--- begin SOURCE ---
French Tax Dodger? Gerard Depardieu Adds To List Of Off-Camera Numbers

LE FIGARO, FRANCE 24, LIBERATION(France), DAILY TELEGRAPH (UK)

Worldcrunch

PARIS
– French acting legend Gérard Depardieu has come under criticism for reportedly declaring permanent residency in Belgium to duck out on France's high taxes on the rich.

Left-wing newspaper Libération took a shot at the 63-year-old following confirmation that the actor has taken up residence in Nechin, a tiny town just a few miles across the border in Belgium, to flee the new 75% French tax on the wealthiest.

"The Manneken fisc (alluding to Brussels Manneken Pis statue – Fisc is the French tax agency). For ages, he Depardieu has only been interested in money."

The now XXL Depardieu became a French cinema icon in 1974 after appearing (much more slimly) in the ramshackle roadmovie Les Valseuses directed by Bertrand Blier.

He received the Golden Globe for Best Actor in 1991 for Green Card and starred in several hit movies including Cyrano de Bergerac and Astérix & Obélix.
--- end SOURCE ---
• **WHAT YOU NEED TO DO**
**a)** According to the article on Gérard Depardieu's move to Belgium, in which Belgian town has the actor taken up residence?
**b)** Extend the article on Gérard Depardieu's move to Belgium, picking up after its final sentence.
--- begin LISTED RECORDS ---
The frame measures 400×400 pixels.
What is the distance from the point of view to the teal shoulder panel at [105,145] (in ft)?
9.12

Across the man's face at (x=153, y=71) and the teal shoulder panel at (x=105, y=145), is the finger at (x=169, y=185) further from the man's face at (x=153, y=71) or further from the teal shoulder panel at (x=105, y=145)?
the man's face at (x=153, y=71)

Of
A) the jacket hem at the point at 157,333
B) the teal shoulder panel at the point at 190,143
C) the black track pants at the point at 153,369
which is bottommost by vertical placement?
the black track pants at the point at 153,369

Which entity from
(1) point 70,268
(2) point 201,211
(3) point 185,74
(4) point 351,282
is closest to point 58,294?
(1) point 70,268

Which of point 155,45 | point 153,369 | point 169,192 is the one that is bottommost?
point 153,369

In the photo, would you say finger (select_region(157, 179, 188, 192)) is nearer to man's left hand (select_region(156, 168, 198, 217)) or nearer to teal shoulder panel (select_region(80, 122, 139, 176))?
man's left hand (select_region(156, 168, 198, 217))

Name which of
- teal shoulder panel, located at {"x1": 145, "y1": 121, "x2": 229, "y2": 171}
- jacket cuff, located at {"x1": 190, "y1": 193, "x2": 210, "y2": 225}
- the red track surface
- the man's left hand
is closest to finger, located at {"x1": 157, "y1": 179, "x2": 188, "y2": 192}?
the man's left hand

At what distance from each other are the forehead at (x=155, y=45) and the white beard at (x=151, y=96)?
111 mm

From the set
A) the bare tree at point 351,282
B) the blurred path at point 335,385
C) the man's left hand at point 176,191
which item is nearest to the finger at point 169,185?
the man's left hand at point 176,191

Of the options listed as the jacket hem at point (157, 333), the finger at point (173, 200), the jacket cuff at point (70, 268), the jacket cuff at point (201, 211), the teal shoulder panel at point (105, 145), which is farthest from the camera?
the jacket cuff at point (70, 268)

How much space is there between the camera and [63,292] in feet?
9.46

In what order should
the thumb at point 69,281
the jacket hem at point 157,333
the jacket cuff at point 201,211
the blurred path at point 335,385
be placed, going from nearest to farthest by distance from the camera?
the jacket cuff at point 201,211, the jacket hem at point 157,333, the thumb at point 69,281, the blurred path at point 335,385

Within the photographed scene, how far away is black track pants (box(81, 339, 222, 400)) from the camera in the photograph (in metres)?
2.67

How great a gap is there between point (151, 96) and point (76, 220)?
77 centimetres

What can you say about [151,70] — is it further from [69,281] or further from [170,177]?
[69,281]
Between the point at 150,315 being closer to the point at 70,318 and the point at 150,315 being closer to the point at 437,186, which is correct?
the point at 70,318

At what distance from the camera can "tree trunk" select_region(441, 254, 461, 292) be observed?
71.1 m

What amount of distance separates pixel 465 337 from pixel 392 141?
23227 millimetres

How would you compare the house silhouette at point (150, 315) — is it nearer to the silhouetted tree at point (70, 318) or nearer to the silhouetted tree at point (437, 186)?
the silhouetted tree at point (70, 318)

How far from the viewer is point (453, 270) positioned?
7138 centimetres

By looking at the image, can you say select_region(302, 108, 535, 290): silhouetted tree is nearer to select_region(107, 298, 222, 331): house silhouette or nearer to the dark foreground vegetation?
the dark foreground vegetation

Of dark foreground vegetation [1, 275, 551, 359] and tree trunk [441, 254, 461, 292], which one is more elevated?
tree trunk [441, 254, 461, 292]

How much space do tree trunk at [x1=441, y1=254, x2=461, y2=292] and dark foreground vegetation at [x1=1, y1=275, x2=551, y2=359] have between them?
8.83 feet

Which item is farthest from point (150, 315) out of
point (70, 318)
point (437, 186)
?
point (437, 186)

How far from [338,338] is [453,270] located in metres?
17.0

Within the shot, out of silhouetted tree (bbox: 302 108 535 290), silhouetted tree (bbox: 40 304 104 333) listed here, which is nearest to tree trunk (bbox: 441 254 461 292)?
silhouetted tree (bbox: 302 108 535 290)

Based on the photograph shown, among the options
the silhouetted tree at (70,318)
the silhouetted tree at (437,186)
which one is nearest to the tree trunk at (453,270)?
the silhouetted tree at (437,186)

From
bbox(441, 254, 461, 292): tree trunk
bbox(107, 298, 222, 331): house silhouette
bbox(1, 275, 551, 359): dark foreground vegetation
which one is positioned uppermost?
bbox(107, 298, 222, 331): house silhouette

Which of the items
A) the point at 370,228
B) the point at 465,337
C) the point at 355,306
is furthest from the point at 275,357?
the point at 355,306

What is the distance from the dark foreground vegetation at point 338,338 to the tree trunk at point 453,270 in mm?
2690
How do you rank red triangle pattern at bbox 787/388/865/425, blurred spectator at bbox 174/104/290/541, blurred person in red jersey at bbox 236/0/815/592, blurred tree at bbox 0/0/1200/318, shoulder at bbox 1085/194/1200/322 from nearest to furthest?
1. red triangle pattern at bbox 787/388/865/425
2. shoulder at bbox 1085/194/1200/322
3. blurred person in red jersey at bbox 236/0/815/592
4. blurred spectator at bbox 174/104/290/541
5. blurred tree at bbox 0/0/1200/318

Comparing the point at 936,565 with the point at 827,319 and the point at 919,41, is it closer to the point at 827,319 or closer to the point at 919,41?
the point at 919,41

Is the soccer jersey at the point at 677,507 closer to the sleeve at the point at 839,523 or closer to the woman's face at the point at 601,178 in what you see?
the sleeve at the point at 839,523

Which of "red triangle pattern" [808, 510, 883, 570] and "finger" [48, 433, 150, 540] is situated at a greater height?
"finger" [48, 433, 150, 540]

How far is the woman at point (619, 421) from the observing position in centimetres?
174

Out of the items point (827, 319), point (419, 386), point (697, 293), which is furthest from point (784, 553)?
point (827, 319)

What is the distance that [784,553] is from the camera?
--- end LISTED RECORDS ---
• **EXPECTED OUTPUTS**
**a)** Nechin

**b)**
In 2008, he was France's best paid actor with estimated revenues of 3.54 million euros, reports Le Figaro. He is also the owner of several restaurants, vineyards and shops in Paris.

During the 2012 presidential election, Depardieu backed right wing President Sarkozy after claiming to be a Socialist and Communist supporter for many years. He addressed voters at a Sarkozy rally.


But more than his money or politics, or even acting skills, what has made Depardieu so well-known is his outspoken, outrageous and free-wheeling persona. His notorious alcohol and cigarette consumption as well as his lack political correctness have made him one of France's most famous characters abroad.

Booze and sandwiches
On November 30, The actor was arrested for driving his scooter drunk and falling in the streets of Paris. The actor was found to have 1.8 grams per litre of alcohol in his blood, far beyond the legal limit for driving in France, which is 0.5 grams. The police had to give him sandwiches and water to sober him up.

Punch drunk
This past summer, he was accused of punching a motorist whom he said was driving dangerously.

Kampai, Monsieur President!
It was not the first time Depardieu got rough "n tumble. The co-president of the Saké Drinkers Association headbutted a photographer in Florence, Italy, in 2005, knocking out the paparazzo.

Pipigate
His most memorable public display took place in the summer of 2011 when he outraged fellow passengers by urinating in the aisle of an Air France flight as it prepared to take off, forcing the plane to return to its parking spot.



Depardieu, who appeared drunk onboard, insisted to be allowed to use the lavatory during takeoff. "I need to piss, I need to piss," urged the actor when passengers were required to remain seated.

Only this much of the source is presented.